Texto de leitura
··········

Sobre as características da personalidade como o sentimento de viver o presente, segundo os relatos, os filhos tentavam aproveitar ao máximo as atividades cotidianas que lhes davam prazer. No total, seis familiares associaram a personalidade dos filhos como uma explicação para a morte abrupta. Dos seis familiares, citamos dois exemplos, uma irmã e uma mãe, como mostram os relatos abaixo:

[...] o meu irmão era muito agitado, não tinha mau tempo com ele e às vezes eu dizia: “Mano, por que tu não acalma um pouco?”, e ele dizia assim: “É que eu não tenho o mesmo tempo que vocês”, eu não entendia. E ele dizia assim: “Vocês vão ver, eu ainda vou morrer em festa, rodeado de mulher e vou estar feliz, eu não me vejo velho, eu vou fazer festa, que se eu morrer em festa, pode ter certeza que eu estou feliz”, e a gente não dava bola pra esse tipo de coisa, mas agora escutando. A mesma coisa o filho da nossa funcionária dizia “Mãe, tu não fica chateada, mas eu não vim pra criar raiz aqui”, e ela achava que era a questão de Santa Maria, de querer sair, hoje ela realmente entende que não, que ele realmente não veio criar raiz, parece que de alguma forma eles sabiam [...]. (entrevista, irmã de Silvinho, 2014)

[...] E ela não parava quieta, voava as tranças, era um entra e sai e sempre tinha coisa pra fazer, me lembro que a prima da Flávia falou que “parecia que elas tinham pressa pra fazer as coisas”, e agora a gente entende por que isso, hoje fica claro o porquê dessa pressa de viver, de correr, de fazer festa, de passear, de curtir a vida [...]. (entrevista, mãe de Gilmara, 2013)

··········

Trechos de dados

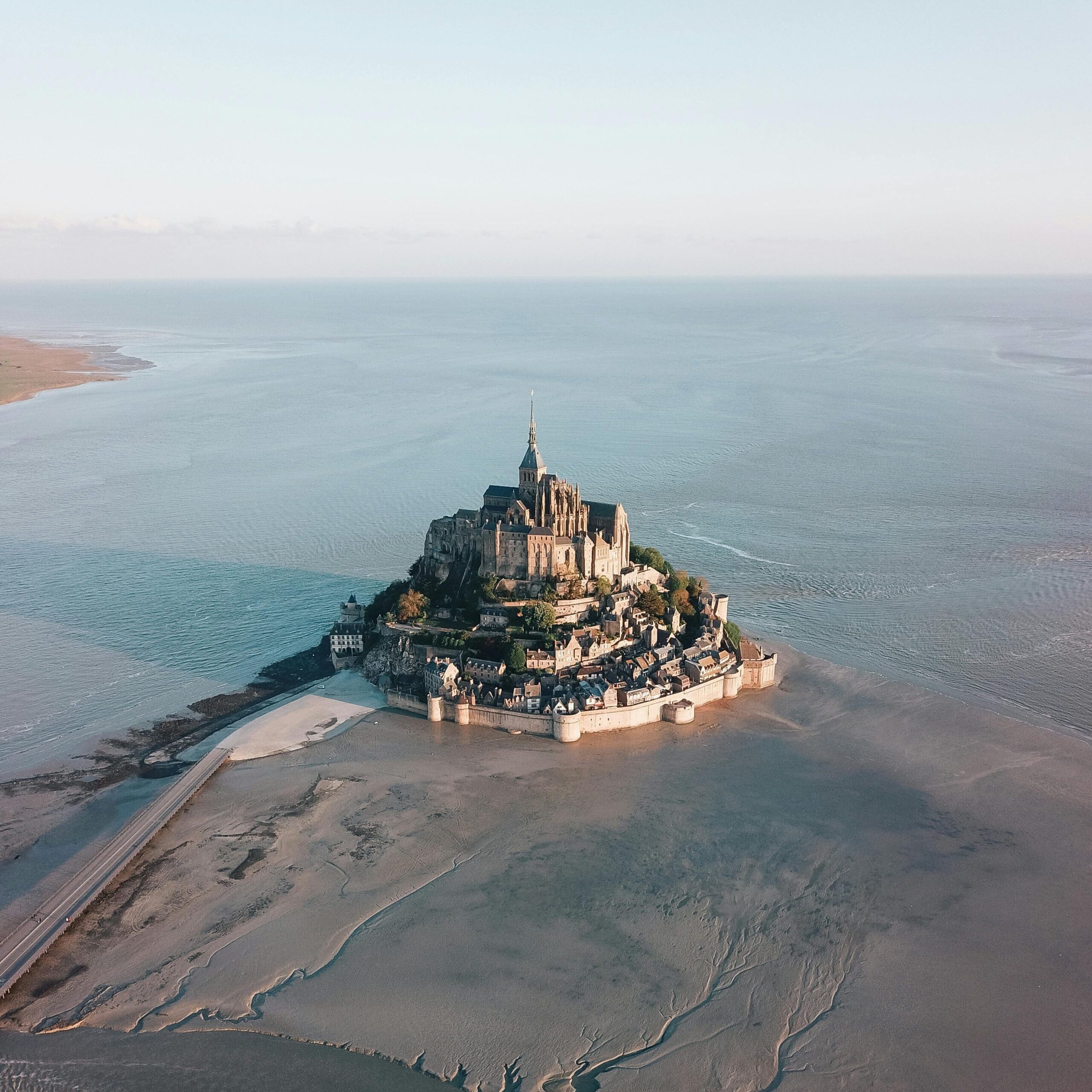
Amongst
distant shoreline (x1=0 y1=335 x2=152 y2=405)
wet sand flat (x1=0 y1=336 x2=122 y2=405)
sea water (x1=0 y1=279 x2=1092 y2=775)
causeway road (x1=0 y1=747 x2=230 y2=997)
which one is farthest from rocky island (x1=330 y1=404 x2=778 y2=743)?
wet sand flat (x1=0 y1=336 x2=122 y2=405)

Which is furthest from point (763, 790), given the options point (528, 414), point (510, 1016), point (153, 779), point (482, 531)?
point (528, 414)

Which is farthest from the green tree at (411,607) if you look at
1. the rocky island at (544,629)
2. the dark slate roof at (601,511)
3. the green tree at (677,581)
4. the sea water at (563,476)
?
the green tree at (677,581)

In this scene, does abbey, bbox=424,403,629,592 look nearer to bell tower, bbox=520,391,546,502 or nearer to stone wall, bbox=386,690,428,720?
bell tower, bbox=520,391,546,502

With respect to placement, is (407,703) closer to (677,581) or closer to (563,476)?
(677,581)

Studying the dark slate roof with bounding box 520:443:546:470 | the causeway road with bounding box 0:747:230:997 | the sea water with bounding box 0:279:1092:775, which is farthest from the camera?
the dark slate roof with bounding box 520:443:546:470

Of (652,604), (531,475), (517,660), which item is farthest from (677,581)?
(517,660)

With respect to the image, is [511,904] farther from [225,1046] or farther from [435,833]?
[225,1046]
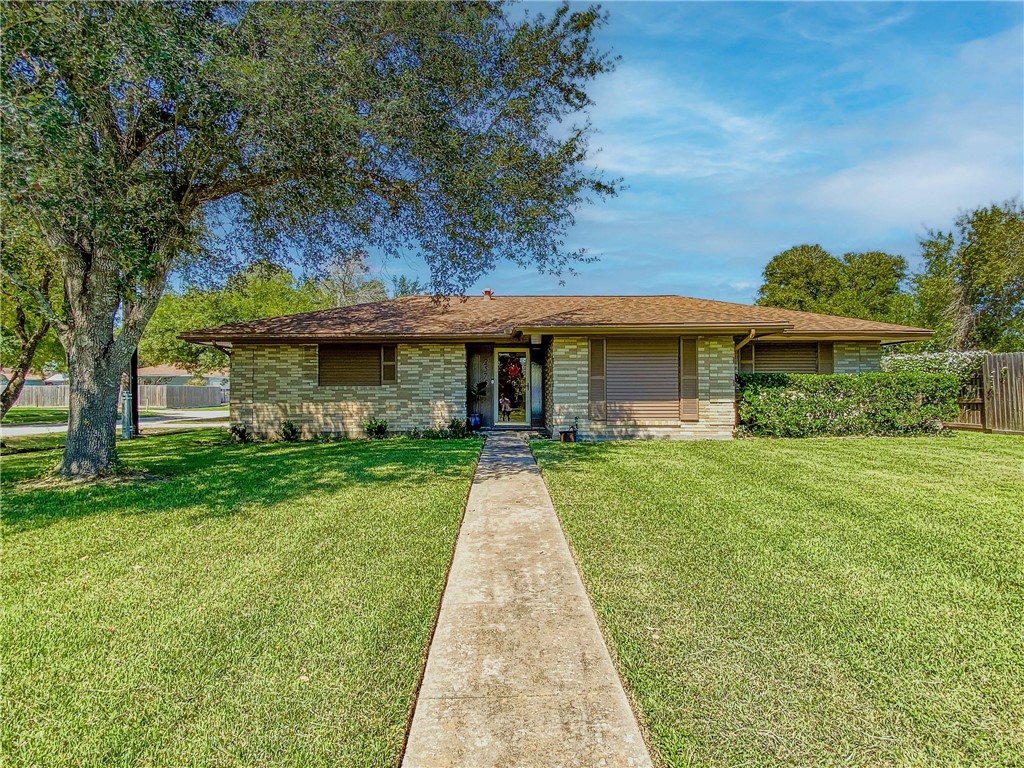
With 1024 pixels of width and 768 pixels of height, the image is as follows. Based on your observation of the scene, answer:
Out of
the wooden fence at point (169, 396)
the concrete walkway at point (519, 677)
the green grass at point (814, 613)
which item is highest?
the wooden fence at point (169, 396)

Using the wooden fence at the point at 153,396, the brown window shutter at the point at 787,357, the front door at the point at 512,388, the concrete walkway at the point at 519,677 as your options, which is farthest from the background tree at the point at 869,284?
the wooden fence at the point at 153,396

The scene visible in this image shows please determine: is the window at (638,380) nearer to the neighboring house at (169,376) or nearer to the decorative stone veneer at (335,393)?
the decorative stone veneer at (335,393)

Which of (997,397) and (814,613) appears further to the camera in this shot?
(997,397)

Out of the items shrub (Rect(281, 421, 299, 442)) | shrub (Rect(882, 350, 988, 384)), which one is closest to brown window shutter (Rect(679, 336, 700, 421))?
shrub (Rect(882, 350, 988, 384))

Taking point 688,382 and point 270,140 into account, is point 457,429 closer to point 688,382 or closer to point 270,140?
point 688,382

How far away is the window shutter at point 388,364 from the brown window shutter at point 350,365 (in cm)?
11

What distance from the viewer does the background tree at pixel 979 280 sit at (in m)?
20.0

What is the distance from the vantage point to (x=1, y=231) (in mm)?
5352

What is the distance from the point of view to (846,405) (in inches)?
438

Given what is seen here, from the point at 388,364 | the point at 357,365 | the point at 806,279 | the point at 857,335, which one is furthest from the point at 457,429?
the point at 806,279

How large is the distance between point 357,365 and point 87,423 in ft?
19.7

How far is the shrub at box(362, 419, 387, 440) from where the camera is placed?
40.7ft

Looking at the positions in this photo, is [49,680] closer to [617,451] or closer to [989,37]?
[617,451]

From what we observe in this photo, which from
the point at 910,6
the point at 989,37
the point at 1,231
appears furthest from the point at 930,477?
the point at 1,231
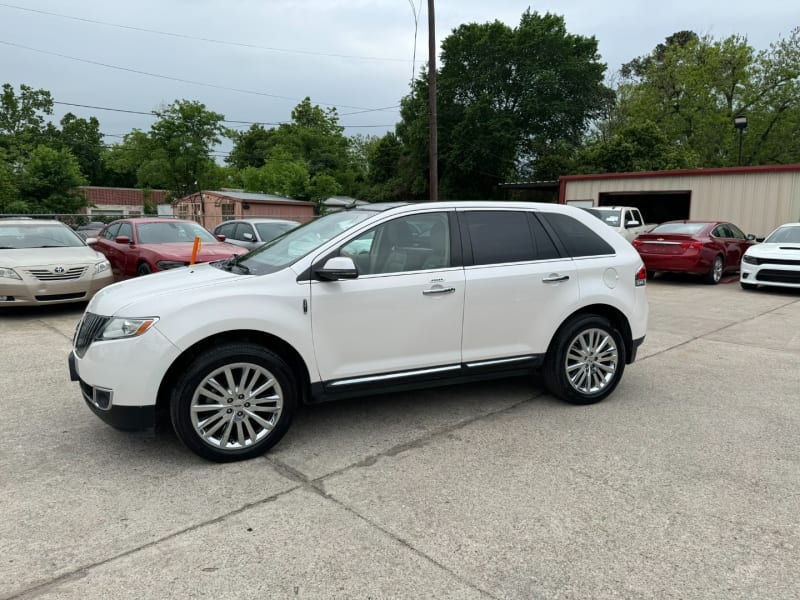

··········

Requisitos
a. Encontre todas as linhas dos registros que contêm a palavra "this" e copie cada uma delas. Maiúsculas e minúsculas fazem diferença.
b. Prossiga com o texto sobre os relatos de familiares acerca da personalidade dos filhos, a partir do ponto em que ele termina.

Respostas escritas
a.
In this scene, does abbey, bbox=424,403,629,592 look nearer to bell tower, bbox=520,391,546,502 or nearer to stone wall, bbox=386,690,428,720?
The scene visible in this image shows please determine: is the window at (638,380) nearer to the neighboring house at (169,376) or nearer to the decorative stone veneer at (335,393)?
Which of (997,397) and (814,613) appears further to the camera in this shot?
Looking at the positions in this photo, is [49,680] closer to [617,451] or closer to [989,37]?
From what we observe in this photo, which from

b.
Neste primeiro bloco de relatos dos familiares, frisamos que a primeira informante não participa ativamente das redes, mas, sim, sua mãe. Porém, mesmo não tendo uma relação direta com a rede, manifestou um discurso similar aos demais familiares. Isso ocorreu devido ao fato de os familiares terem o hábito de relembrar traços da personalidade dos filhos, pequenos eventos, situações que são compartilhadas na rede e podem ter influenciado esse contexto.

A influência desse convívio para a elaboração de explicações sobrenaturais pode ser percebida no discurso da mãe de Gilmara, quando ela afirma “agora a gente entende por que isso”. Quando ela se refere a “a gente”, não está falando apenas da sua família consanguínea, mas das conclusões tiradas a partir do compartilhamento de experiências na rede de familiares.

Sobre os presságios relativos a um sentimento de desapego dos filhos ou da tentativa de fazer os pais se desligarem dos filhos, temos os seguintes relatos:

[...] tem muitas coisas da minha filha que a gente foi entendendo o porquê. Ela era muito meiga, muito querida, mas ela não deixava as pessoas se apegar muito nela, não sei se já não era uma forma de evitar que as pessoas sofressem. Todo mundo queria bem ela, mas ela não deixava ficar um grude, exceto a amizade dela com as gurias. Então a gente acaba achando que aquilo era proposital, pelo relato feito pela mãe das meninas e de outros familiares, diz que aconteceram coisas parecidíssimas nas semanas antes de acontecer a tragédia e todas elas deixaram algum recado, falaram alguma coisa que na hora não fez sentido pra gente, mas que depois foi entendendo, talvez elas já sabiam que a missão delas já estava concluída, então só de saber que elas estão bem tu te conforma um pouco, mas quando começa a pensar que pelo menos aqui nesse plano tu nunca mais vai ver ela, isso te derruba [...]. (entrevista, pai de Andrielle, 2014)

[...] ela dizia: “Pai, tu precisa de alguém pra te ajudar”, e ela sempre me empurrava pra fazer as coisas. Só que nos últimos meses, de setembro pra cá, ela tinha uma velocidade enorme, pra fazer tudo rápido, tinha que ser tudo rápido era “pai, vamos lá”, “pai, não perde tempo, que depois tu não vai mais ter tempo pra nada” [...]. (entrevista, pai de Jenneffer, 2014)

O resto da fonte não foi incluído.